*必要な作業*
湘南対徳島の試合記事のうち、「杉岡・クリスランは間に合いベンチ入り。」から「を痛感する。(どうでもいい)」までの箇所を一字一句そのまま書き写してください。

*課題本文*
=======

<湘南スタメン> フォーメーション 3-4-2-1
GK 富居
DF 山根 坂 大野
MF 岡本 齊藤 金子 鈴木冬
松田 中川
FW 山崎
<徳島スタメン> フォーメーション 3-4-2-1
GK 梶川
DF 石井 ヨルディ・バイス 内田裕
MF 田向 岩尾 小西 島屋
野村 鈴木徳
FW 河田
惜しくも16位から抜け出せなかった湘南というイメージの最終節だったが、曺貴裁(チョウキジェ)監督がパワハラ疑惑により現場を離れる~シーズン終了まで僅か1勝という低空飛行がそもそもの要因、と誰もが思う成績。
そんな流れに浸かってしまったか故障者の数もおびただしく、リーグ戦でスタメン3試合のみの中川を起用するなど厳しい陣容。
杉岡・クリスランは間に合いベンチ入り。
クリスランの他、指宿・野田と長身FWがサブに控えており、終盤のパワープレイには事欠かないであろう布陣。
なおGKは富居で、31節以降秋元と守護神の座を交代していた模様。
自分は奇しくも今季富居のプレーを観た経験があり(ルヴァン杯3節)、不思議な巡り合わせを痛感する。(どうでもいい)
1回戦・2回戦を勝ち上がってきた徳島、上り調子vs不調という典型的な図式であるが、2チームの間に立ちはだかるのがJ1・J2という見えない(見えずらい)壁。
前年のヴェルディも、磐田相手にほぼ何もさせてもらえずという有様で、カテゴリの違いをまざまざと見せつけられてしまった決定戦となってしまった。
まずは自分たちのサッカーが通用するかどうかを見極める立ち上がりが予想される。
スタメンは2回戦から不動で、渡井が故障から復帰したものの、「良い流れの時はメンバーを弄らず」の法則に従いサブに。
その他清武・杉本・藤田・押谷と、サブにはレギュラークラスがズラリ。
試合開始
立ち上がり、湘南がJ1の貫禄を見せつけるかのように若干押し気味。
前半3分 湘南・齊藤がミドルシュート
湘南も徳島に負けず劣らず、DFの攻撃参加が目立つチーム。
まずは山根のドリブルでジャブを仕掛け、その後クロスがクリアされた後に齊藤のシュートが生まれたが枠を外す。

=======

*提供された項目*
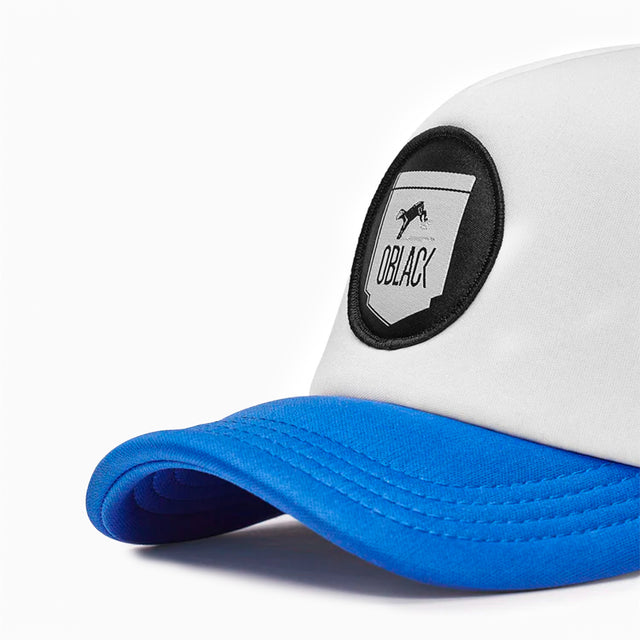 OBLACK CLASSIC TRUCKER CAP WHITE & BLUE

=======

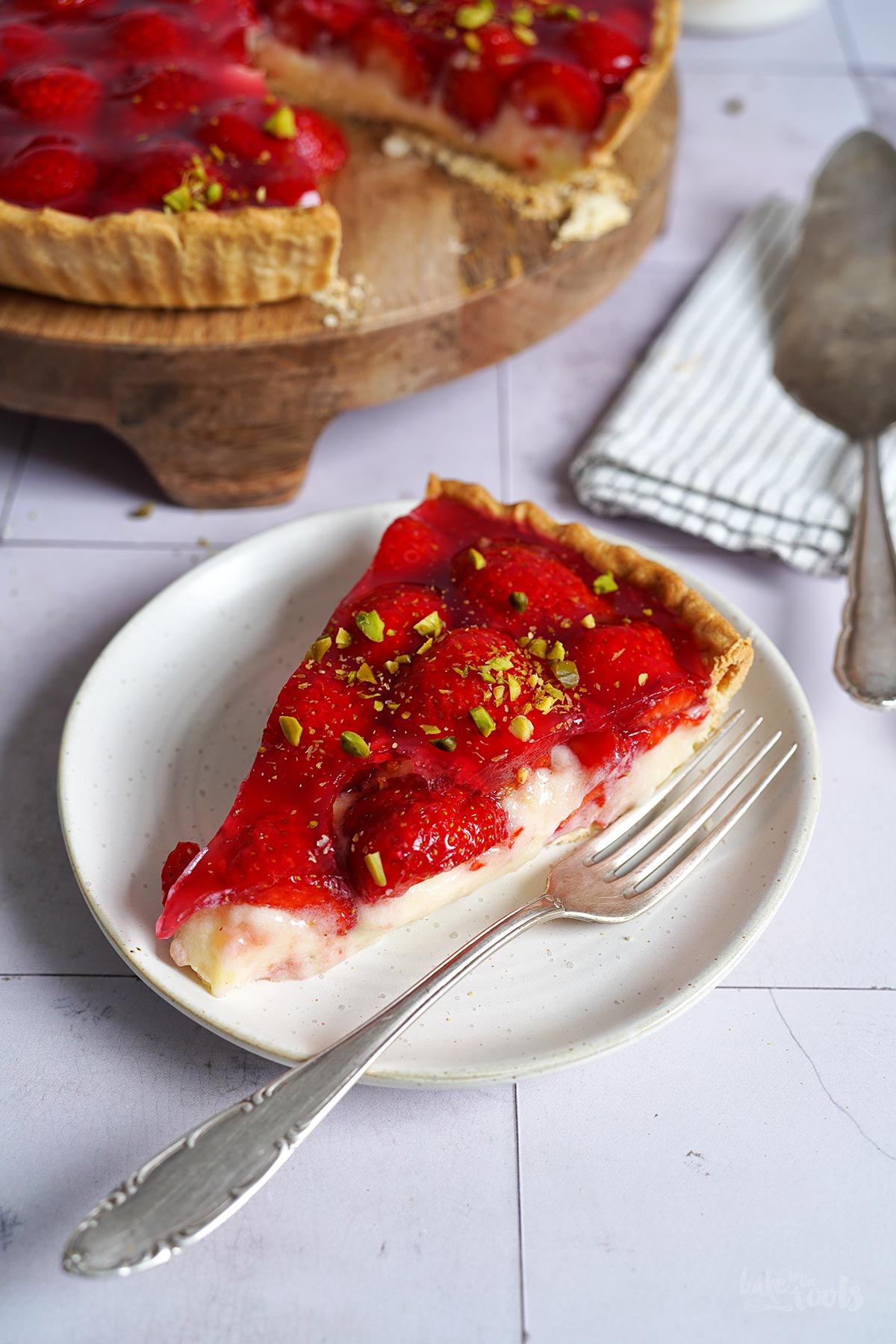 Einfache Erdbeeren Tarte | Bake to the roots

=======

*課題の解答*
杉岡・クリスランは間に合いベンチ入り。
クリスランの他、指宿・野田と長身FWがサブに控えており、終盤のパワープレイには事欠かないであろう布陣。
なおGKは富居で、31節以降秋元と守護神の座を交代していた模様。
自分は奇しくも今季富居のプレーを観た経験があり(ルヴァン杯3節)、不思議な巡り合わせを痛感する。(どうでもいい)